Thomas Wyatt’s biographer, Nicola Shulman, explained that Wyatt was a “filling instrument” in the sense of betraying or defiling the honour of other people, presumably those who died with the Queen. The fact that Wyatt was romantically linked with Anne Boleyn in the past answers the question of why he was imprisoned in May 1536 but doesn’t offer an explanation as to why he was released. Thomas Cromwell rewarded Wyatt with a large sum of £100 in May 1536, a date implicating the poet may have been interrogated and coerced into providing damning details about Anne Boleyn’s circle. Whatever he confessed to the authorities, it is clear that Wyatt felt guilty. His poem was copied into the Devonshire Manuscript, a courtly anthology strongly associated with Mary Howard, Margaret Douglas and Mary Shelton, who were among its most prominent contributors. Did they feel the same? Were they forced to testify against their royal mistress? It seems highly likely because Thomas Cromwell later claimed that Anne Boleyn’s ladies-in-waiting provided damning details, and three of her serving women—Elizabeth Somerset, Countess of Worcester, Nan Cobham and one other unnamed maid—were mentioned in contemporary correspondence as the Queen’s accusers.
John Foxe
At some point during the reign of Edward VI, Mary Howard employed John Foxe as tutor to her nieces and nephews, her wards since her brother’s execution in 1547. Living in the Duchess of Richmond’s household provided ample opportunities to talk about people associated with spreading the good religious works during Henry VIII’s reign. Anne Boleyn was seen by her enemies as “the cause and principal nurse” of spreading “heresies” in England.[3] Although Anne’s personal faith is still a matter of debate among historians, it is certain that she was anti-papal, keen on reforming the Church from within and eager to promote reading the Bible in the vernacular. In his Actes and Monuments (best known as The Book of Martyrs), John Foxe recorded that Mary Howard was one of Anne Boleyn’s “chief and principal” ladies-in-waiting and was thus well acquainted with the Queen’s daily doings. When compiling materials for his book, Foxe talked to Mary Howard, who recalled “how Her Grace carried ever about her a certain little purse, out of which she was wont daily to scatter abroad some alms to the needy, thinking no day well spent wherein some man had not fared the better by some benefit at her hands.”[4]
Mary Howard's handwriting
Foxe’s book also contains a rich description of Princess Elizabeth’s christening on 10 September 1533, and this event was most likely related to him by Mary Howard, who carried a rich chrism of pearl and stone. The fact that Mary Howard kept these memories alive proves that she cherished them, and perhaps Mary’s early religious views were shaped by Anne Boleyn’s religious tendencies.
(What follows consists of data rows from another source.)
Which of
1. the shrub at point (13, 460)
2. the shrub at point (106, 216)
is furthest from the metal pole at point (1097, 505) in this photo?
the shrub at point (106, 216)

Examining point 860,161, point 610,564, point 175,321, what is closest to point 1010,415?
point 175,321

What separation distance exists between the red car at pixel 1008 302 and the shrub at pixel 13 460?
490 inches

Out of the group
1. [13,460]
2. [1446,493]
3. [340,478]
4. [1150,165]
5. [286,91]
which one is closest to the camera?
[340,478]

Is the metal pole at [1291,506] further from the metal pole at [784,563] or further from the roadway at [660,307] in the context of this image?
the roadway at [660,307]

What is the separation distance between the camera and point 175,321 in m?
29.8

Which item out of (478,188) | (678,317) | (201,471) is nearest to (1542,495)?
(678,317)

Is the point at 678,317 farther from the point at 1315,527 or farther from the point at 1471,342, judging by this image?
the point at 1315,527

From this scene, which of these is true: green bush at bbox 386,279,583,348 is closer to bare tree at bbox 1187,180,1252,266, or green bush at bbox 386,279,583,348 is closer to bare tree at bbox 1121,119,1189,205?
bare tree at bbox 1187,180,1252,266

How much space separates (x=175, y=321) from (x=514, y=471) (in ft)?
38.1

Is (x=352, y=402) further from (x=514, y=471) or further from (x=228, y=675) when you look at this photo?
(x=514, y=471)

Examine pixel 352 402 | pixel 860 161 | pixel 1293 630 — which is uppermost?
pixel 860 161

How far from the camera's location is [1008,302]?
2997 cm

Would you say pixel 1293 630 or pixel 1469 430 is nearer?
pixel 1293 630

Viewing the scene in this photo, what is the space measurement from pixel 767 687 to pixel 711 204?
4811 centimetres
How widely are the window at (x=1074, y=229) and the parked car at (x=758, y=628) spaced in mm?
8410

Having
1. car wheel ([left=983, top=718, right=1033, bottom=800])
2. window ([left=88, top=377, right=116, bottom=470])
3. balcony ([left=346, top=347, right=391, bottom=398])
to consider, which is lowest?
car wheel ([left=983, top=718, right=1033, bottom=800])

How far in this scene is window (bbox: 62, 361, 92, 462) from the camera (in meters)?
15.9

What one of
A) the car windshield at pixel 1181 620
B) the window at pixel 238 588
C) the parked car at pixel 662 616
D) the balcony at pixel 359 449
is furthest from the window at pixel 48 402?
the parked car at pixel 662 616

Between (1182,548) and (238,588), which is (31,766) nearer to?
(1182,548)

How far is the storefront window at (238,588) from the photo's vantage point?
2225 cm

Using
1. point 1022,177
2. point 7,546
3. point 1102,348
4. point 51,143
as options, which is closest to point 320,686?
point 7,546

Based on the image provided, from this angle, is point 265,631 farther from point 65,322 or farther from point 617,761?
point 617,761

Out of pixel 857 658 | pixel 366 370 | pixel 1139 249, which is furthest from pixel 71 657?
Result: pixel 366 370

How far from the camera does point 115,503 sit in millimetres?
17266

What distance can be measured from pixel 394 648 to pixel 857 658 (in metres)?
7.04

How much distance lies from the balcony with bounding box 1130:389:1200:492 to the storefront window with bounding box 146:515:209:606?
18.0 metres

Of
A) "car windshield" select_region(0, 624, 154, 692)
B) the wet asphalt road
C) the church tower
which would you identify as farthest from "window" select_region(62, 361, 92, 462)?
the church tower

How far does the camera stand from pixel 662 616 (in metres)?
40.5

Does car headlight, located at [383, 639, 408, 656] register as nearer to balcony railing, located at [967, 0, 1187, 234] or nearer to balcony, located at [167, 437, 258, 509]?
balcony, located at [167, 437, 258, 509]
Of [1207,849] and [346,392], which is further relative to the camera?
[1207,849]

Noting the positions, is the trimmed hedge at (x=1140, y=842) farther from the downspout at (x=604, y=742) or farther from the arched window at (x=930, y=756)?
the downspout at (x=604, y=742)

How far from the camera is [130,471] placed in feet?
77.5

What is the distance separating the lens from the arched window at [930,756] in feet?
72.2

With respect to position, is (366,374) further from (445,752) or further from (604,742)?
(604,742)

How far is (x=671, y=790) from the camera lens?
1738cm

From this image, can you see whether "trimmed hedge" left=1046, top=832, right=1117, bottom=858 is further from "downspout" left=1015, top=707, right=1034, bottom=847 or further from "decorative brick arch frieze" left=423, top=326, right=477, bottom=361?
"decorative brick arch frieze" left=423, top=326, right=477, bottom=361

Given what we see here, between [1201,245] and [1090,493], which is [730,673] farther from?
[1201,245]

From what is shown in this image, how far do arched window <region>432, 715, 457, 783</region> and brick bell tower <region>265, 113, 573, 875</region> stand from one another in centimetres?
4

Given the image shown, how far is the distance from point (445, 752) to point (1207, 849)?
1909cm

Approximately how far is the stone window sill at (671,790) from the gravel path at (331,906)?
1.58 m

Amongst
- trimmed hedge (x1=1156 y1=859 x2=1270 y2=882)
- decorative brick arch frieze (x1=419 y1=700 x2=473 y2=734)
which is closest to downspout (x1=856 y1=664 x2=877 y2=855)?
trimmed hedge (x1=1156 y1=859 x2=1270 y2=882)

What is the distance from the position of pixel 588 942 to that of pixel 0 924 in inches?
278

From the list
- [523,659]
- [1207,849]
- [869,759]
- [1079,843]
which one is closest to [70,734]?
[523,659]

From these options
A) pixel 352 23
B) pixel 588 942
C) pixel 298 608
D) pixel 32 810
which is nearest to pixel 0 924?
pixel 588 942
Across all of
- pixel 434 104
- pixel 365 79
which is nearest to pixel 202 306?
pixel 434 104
Mary had not only sheltered the Protestant John Foxe, but also read the Bible in the vernacular and enjoyed debating its contents with like-minded individuals so much so that her elder brother, the Earl of Surrey, warned her about “going too far in reading the Scripture”.[5] Anne Boleyn had famously encouraged her ladies to read the New Testament translated by William Tyndale, which she held wide open at her desk, and it is possible that Mary began to develop her own religious views under Anne’s wing. 
Mary left court, probably in the summer of 1536, and did not join the household of Henry VIII’s new wife, Jane Seymour. It may be that Mary voluntarily shunned court after Anne’s execution, although the arrest of her half uncle, Thomas Howard, and the death of her young husband, Henry Fitzroy, in the summer of 1536 certainly influenced her decision. 




[1] John Foxe, Book of Martyrs: The Actes and Monuments of the Church, Volume 2, p. 372.
[2] Nicola Shulman, Graven with Diamonds, p. 195.
[3] Letters and Papers, Volume 10, n. 601.
[4] John Foxe, Book of Martyrs: The Actes and Monuments of the Church, Volume 2, p. 372.
[5] Letters and Papers, Volume 21 Part 1, n. 769.